Advice needs investigated
The annual advice on fishing opportunities for European eel does not relate directly to the EU management framework, such as the “eel regulation” (EC 1100/2007) and national Eel Management Plans (EMPs). There are two main reasons for this: scale and the fact that the eel regulation has not been evaluated by ICES. The ICES Advice is for the whole population, covering the entire geographical range of European eel, which goes far beyond EU borders.
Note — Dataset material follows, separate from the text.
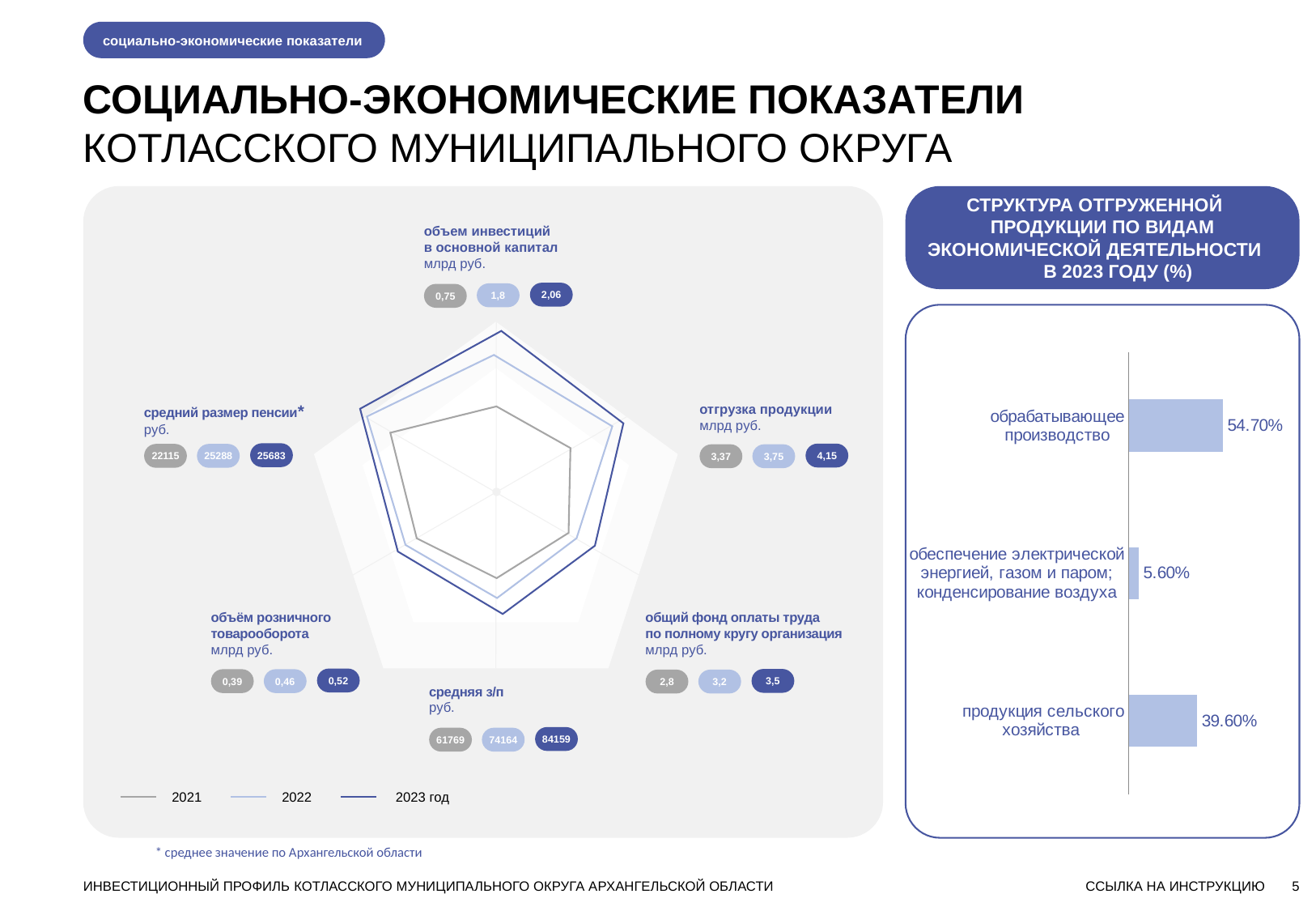
How many categories are shown in the bar chart on the right? 3 In the radar chart on the left, what is the value for средняя з/п in 2021? 61769 In the radar chart on the left, what is the difference between the 2023 and 2022 values for средний размер пенсии? 395 In the radar chart on the left, which year has the larger value for объём розничного товарооборота, 2022 or 2023? 2023 How many series does the legend of the radar chart on the left list? 3 In the radar chart on the left, what is the value for отгрузка продукции in 2023? 4,15 In the bar chart on the right, what is the value for обрабатывающее производство? 54.70% In the bar chart on the right, which category has the highest value? обрабатывающее производство In the bar chart on the right, which category has the lowest value? обеспечение электрической энергией, газом и паром; конденсирование воздуха In the radar chart on the left, do the values for объем инвестиций в основной капитал rise or fall from 2021 to 2023? rise What kind of chart is the chart on the right of the slide? bar chart In the bar chart on the right, what is the difference between the values for обрабатывающее производство and продукция сельского хозяйства? 15.10%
In order to find out more about the expectations of different stakeholders on ICES Advice for eel, as well as how they currently use it and how it could be improved from their perspective, a survey was put together and sent out to the Advisory Councils, regional seas conventions and other governance structures. The responses were considered in the discussions at the workshop.
Next steps identified
At the end of the workshop, a road map setting out the steps towards improved eel advice was created. This included making better use of existing data, both related to fisheries and other anthropogenic pressures on European eel. Because of its complex life cycle and the big differences in the eel stock over the geographical range – such as smaller males dominating in some regions and the age when eels silver (change in preparation for their spawning migration) being variable – a spatialised stock assessment model was seen as the best long-term option, potentially providing both population scale and more regionalised advice.
The road map focuses on two main areas of improvement to the advice: 1) to improve the data that should be part of a stock analysis, and 2) to provide more holistic advice by taking the whole ecosystem into greater account and looking in more detail at the impacts of the different types of pressures affecting the eel population. These proposals will now be further discussed within ICES.